(Data for this exercise)

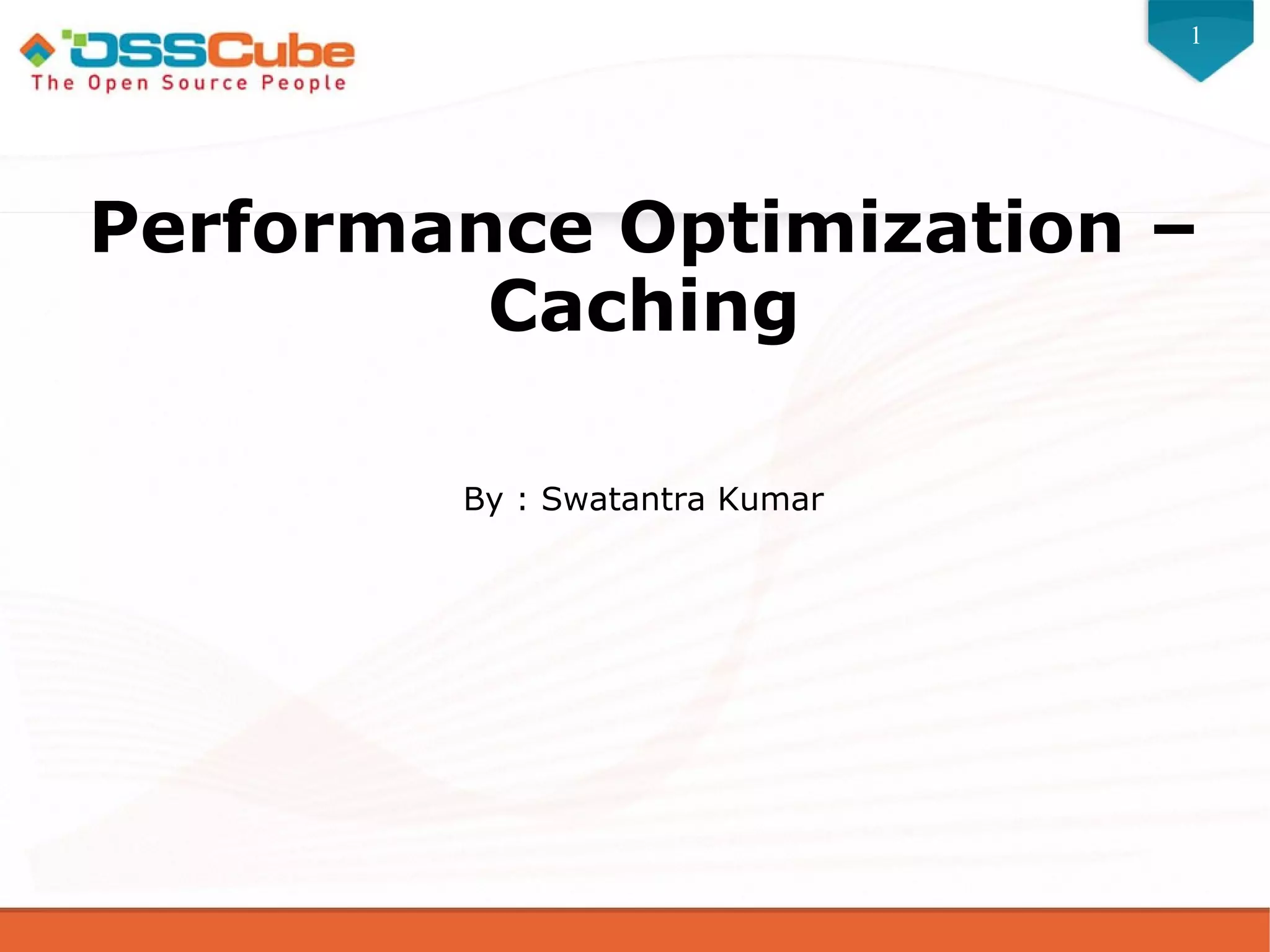 OSSCube
The Open Source People

1

Performance Optimization – Caching

By : Swatantra Kumar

(End Data for this exercise)

[Exercise description]
The output must consist solely of the lines from the one containing "The Open Source People" through the end of the listing, unaltered.

[Answer to the problem]
The Open Source People

1

Performance Optimization – Caching

By : Swatantra Kumar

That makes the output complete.